Anyone who has known me for more than a week knows I am not very good at letting others help me (my first words I learned to speak were "I do it self"). I am skeptical, with reason, of people's motives, of if I am being played, of what the price will be later. So to allow friends and total strangers help me find a horse, to help me bring my horse home, to be on such an emotional journey with me was a challenge, but it was a lesson well traveled. Because when I look back at home Jasmine came to be mine, there is a trail of people who reached out to help for no reason but good hearts and wanting me to find happiness.
Through what started as one of the toughest times of my life ended up restoring a lot of my lost faith in humanity.

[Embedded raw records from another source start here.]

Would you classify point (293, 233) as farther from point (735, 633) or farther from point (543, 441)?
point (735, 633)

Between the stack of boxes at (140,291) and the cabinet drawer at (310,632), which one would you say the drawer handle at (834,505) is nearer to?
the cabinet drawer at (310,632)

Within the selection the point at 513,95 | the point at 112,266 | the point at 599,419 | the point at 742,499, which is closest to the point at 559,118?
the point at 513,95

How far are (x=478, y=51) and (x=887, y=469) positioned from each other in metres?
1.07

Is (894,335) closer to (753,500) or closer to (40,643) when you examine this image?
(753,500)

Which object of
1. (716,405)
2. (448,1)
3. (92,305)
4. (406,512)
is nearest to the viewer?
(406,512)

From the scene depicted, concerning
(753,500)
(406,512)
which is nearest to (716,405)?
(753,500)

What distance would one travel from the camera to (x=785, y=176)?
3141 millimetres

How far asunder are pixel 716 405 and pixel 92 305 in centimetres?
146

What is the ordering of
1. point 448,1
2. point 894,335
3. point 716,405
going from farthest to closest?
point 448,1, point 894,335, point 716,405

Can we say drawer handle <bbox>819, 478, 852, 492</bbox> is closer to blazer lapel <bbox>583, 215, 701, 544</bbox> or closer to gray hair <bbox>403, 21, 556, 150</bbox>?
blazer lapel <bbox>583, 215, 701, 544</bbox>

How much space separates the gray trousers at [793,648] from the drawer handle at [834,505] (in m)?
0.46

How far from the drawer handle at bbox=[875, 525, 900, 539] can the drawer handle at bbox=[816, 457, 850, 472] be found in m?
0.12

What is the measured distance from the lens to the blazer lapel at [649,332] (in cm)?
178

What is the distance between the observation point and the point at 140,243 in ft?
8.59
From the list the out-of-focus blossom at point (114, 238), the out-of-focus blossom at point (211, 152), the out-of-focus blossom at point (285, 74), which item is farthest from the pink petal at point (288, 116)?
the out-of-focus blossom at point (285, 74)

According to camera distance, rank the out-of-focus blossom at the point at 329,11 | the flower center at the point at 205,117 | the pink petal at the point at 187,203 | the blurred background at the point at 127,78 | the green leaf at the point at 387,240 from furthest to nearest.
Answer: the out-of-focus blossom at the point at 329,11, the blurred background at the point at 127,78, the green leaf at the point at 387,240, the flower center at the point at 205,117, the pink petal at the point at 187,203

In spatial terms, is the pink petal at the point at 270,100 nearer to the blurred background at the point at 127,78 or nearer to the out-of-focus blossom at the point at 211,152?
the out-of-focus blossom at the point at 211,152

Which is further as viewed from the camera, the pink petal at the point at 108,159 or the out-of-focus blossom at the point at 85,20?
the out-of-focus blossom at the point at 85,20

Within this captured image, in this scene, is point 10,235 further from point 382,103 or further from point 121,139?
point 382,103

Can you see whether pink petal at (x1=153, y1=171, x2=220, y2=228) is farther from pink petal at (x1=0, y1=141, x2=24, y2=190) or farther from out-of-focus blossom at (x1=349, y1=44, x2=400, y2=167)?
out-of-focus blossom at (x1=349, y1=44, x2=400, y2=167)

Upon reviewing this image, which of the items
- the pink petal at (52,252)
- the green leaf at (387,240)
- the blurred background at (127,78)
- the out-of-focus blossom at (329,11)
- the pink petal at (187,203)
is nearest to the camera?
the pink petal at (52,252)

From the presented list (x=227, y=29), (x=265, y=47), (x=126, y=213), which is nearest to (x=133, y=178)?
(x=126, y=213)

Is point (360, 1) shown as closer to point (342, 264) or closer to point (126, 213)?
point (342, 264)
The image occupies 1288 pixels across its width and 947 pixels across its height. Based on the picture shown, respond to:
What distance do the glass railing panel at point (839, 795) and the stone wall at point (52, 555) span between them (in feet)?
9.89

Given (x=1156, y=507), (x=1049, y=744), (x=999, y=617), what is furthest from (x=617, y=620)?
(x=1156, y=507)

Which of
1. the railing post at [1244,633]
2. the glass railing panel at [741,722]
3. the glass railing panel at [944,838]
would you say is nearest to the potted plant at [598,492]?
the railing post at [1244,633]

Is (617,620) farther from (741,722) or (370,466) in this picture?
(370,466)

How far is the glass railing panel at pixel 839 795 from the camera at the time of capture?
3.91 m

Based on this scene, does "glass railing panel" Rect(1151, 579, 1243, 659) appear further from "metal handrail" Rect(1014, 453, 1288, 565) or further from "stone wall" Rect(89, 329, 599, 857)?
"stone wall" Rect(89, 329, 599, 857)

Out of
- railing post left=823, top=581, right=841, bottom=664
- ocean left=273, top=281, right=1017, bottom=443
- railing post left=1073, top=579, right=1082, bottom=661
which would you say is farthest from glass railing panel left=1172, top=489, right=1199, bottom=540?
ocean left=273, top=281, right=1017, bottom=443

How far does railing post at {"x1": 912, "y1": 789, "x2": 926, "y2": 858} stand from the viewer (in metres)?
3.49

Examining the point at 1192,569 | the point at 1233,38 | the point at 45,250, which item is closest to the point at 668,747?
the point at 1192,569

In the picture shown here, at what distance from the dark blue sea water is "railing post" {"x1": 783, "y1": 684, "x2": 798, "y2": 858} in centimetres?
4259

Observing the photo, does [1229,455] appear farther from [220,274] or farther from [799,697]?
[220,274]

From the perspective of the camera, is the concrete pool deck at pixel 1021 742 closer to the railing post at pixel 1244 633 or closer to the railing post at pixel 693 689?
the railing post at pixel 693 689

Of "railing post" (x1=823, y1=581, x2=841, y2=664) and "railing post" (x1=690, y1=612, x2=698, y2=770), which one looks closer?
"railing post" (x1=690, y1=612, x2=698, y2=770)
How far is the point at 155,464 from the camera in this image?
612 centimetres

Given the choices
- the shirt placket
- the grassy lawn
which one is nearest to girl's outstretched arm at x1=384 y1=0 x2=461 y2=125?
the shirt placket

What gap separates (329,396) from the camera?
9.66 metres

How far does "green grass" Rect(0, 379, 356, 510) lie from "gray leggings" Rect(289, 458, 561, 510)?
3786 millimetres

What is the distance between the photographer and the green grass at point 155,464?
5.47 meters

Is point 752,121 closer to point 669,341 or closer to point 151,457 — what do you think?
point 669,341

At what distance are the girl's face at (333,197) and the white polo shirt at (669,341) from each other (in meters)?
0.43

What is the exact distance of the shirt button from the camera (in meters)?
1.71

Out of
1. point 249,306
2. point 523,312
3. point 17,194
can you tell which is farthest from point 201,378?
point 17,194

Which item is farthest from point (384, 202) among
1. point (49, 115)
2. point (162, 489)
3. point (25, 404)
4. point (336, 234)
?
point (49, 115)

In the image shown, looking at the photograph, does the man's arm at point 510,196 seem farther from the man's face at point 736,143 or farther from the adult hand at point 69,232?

I was shown what really great people I have around me, that people can make promises they intend to keep, that we don't have to always handle the world our selves to be safe and that there are good people out there.
I am not going to lie, finding my new horse, wasn't without sadness. In November we said good bye to many of my friends at Woodloch, as my trainer was leaving and I decided to board Jasmine at another facility. Many of the people I showed with the last two years made similar decisions and we have all gone to our new barns. I love, love, love where I am boarding, Jasmine is in the best of hands, and I am very excited to be somewhere where showing Appaloosas is the focus, but it is hard knowing that I wont be in the arena next year with some of my friends as team mates. It makes having not shown this year a little harder to stomach (a lost last chance) but even in that has come lessons. About valuing what we have at the moment, because tomorrow comes with no guarantees, about telling people that you love them and they matter to you, because you don't know how long you have them, about not being caught up in the future and really focusing on how good today is.
I feel, as I often do, like this post should end with something profound. But the best I can come up with right now is a Thank you. Thank you to those people who stood by me this year, who loved me through the tears, who laughed with me through the smiles. Thank you to those people who made me a better person, even when I fought you. Thank you to those who stood by as I stumbled and were there to dust me off when I got back up. Thank you to those who offered help and assistance and who followed through on those offers. Thank you all for being part of my life and for allowing me to be flawed, and impatient, and moody and miserable and still loving me anyway!